Lesetext:
========================

Leberrisiko steigt mit Psoriasis-Schweregrad und Gelenksbeteiligung
Acht der elf Studien untersuchten zusätzlich, ob das Fettleber-Risiko mit dem Schweregrad der Hautläsionen – definiert durch den Psoriasis Area and Severity Index (PASI) – zusammenhängt. Im Vergleich zu Psoriatikern ohne NAFLD wiesen Patienten mit NAFLD einen signifikant höheren mittleren PASI-Score auf.
Aus den fünf der elf Studien, die auch den PsA-Status abgefragt hatten, ging hervor, dass das NAFLD-Risiko bei Patienten mit PsA ebenfalls wesentlich höher sein dürfte als bei Patienten ohne Gelenkbeteiligung. Hier wurde die statistische Signifikanz aber nicht erreicht (OR: 1,83; 95%-KI: 0,98-3,43; p = 0,06).

========================

Durchzuführende Aufgaben:
**A)** Welcher Index diente laut dem Text zum Leberrisiko bei Psoriasis zur Definition des Schweregrads der Hautläsionen?
**B)** Führen Sie den Text zum Leberrisiko bei Psoriasis im Anschluss an seinen letzten Satz weiter.
Die nachstehenden Einträge stammen aus einer anderen Quelle.

Bereitgestellte Einträge:
========================

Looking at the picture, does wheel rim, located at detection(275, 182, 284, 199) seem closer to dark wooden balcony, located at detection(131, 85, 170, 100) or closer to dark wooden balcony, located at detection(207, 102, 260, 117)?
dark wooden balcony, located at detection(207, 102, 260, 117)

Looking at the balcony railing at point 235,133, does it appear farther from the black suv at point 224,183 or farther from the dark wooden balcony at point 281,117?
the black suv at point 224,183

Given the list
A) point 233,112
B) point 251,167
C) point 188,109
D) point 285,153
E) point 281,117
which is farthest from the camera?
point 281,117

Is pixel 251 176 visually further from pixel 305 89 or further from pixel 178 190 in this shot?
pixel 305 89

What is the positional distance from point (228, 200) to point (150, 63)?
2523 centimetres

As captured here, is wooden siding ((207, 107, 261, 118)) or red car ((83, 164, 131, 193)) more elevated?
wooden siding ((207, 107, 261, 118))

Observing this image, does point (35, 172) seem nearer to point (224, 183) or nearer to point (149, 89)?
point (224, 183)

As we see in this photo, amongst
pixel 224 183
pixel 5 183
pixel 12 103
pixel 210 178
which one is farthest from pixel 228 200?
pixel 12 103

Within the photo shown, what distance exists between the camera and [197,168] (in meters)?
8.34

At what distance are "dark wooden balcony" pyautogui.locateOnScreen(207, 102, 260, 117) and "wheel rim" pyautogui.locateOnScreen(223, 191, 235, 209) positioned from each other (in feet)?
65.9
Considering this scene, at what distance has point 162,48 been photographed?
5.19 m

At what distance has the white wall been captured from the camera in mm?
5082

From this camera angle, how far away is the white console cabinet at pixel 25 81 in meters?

========================

Lösungen:
**A)** Der Psoriasis Area and Severity Index (PASI).

**B)**
Eine der inkludierten Studien untersuchte ausserdem einen eventuellen Zusammenhang zwischen rheumatoider Arthritis und NAFLD; betroffene Patienten hatten jedoch im Gegensatz zu den Psoriatikern kein erhöhtes NAFLD-Risiko. Diese Studie zeigte auch, dass die Psoriasis ein von Alter, Geschlecht, BMI und anderen metabolischen Risikofaktoren unabhängiger Prädiktor für eine NAFLD war (3).
System-Entzündung durch Mediatoren aus Haut und Fettgewebe
Was dem Zusammenhang zwischen Psoriasis und NAFLD zugrundeliegt ist aktuell zwar noch nicht bekannt. Experten vermuten allerdings, dass eine systemische Entzündung dahinterstecken könnte. «Bei Psoriasis schütten die Haut und das Fettgewebe proinflammatorische, prothrombotische und oxidative Stressmediatoren aus. Diese könnten systemisch wirksam sein, und etwa eine Insulinresistenz oder andere Stoffwechselstörungen fördern, die die Entwicklung und das Fortschreiten der NAFLD begünstigen», erklärt Studienautor Dr. Francesco Bellinato, MD, Abteilung für Dermatologie und Venerologie der Universität Verona, im Zuge seines Vortrages.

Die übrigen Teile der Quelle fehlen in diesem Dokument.